Firestorm Books
- Established: May 2008; 18 years ago
- Headquarters: 1022 Haywood Rd

= Firestorm Books & Coffee =

Worker-owned infoshop in North Carolina, US

Firestorm Books is a worker-owned and self-managed "anti-capitalist business" in Asheville, North Carolina. Named after the firestorm, this infoshop operates with an eye on creating a sustainable, radical community event space. Firestorm features regular events, such as film screenings, political and economic teach-ins, local and traveling musicians and community workshops.

Firestorm opened in May 2008 and is run by an LGBTQ collective.

==History==
In May 2010, Firestorm was named the "#2 Best Slow Money Business in America" by the Slow Money Alliance. In December 2011, Firestorm was featured in a list of the "10 Coolest Independent Coffee Shops Across the US" surveyed by Zagat, a U.S. publisher of popular restaurant guides.

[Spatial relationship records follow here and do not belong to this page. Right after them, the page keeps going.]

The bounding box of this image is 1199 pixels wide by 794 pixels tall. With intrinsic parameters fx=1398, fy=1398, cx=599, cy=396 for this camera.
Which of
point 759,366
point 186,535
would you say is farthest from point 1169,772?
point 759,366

In January 2014, the Firestorm Collective announced that they would be closing their downtown space and looking for a new location in West Asheville. Firestorm was closed from March 2014 to July 2015. In July 2015, the collective officially opened a new space on Haywood Road in West Asheville, under the name Firestorm Books & Coffee. The name change reflected the expanded focus on operating as a bookstore.

In August 2018, Firestorm was cited by the City of Asheville for hosting a weekly needle exchange event that included the distribution of clean syringes and naloxone. The city alleged that they were operating in violation of zoning code. The violations were later dropped without disruption to the activities originally cited on condition that the site maintain a medical personnel on site.

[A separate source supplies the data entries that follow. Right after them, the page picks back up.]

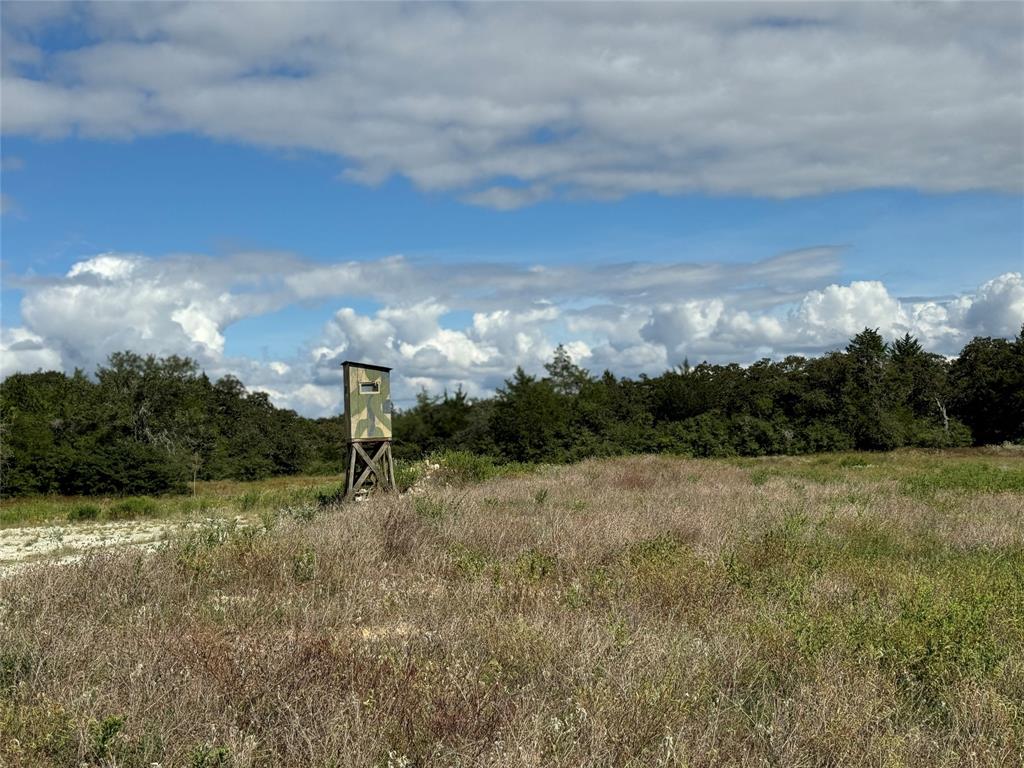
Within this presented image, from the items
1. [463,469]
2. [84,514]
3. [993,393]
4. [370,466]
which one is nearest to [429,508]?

Firestorm purchased a former car repair shop near their second location in 2022 and renovated it to become their new storefront. The store donated the land to the Asheville-Buncombe Community Land Trust.

In December 2023, Firestorm revealed that they had acquired more than 22,000 books removed from Duval County Public Schools in Florida and intended to send them back to children in Florida for free. How the store obtained the books, which had been the subject of national media attention, is unclear.

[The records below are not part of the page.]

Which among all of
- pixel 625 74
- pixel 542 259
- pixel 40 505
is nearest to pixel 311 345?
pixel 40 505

Firestorm has hosted many notable speakers, including economist Thomas Greco, gay activist Wayne Besen, the Beehive Collective, environmental scholar Kirkpatrick Sale, activist educator Bill Ayers, and feminist organizer Jenny Brown.

==Structure==
Firestorm is owned and operated by the Firestorm Collective, a cooperative body that uses formal consensus decision-making and job complexes to equitably distribute labor and responsibility. In keeping with its identity as an anti-capitalist business, Firestorm is committed to operation without profit, returning 100% of would-be profits to the community.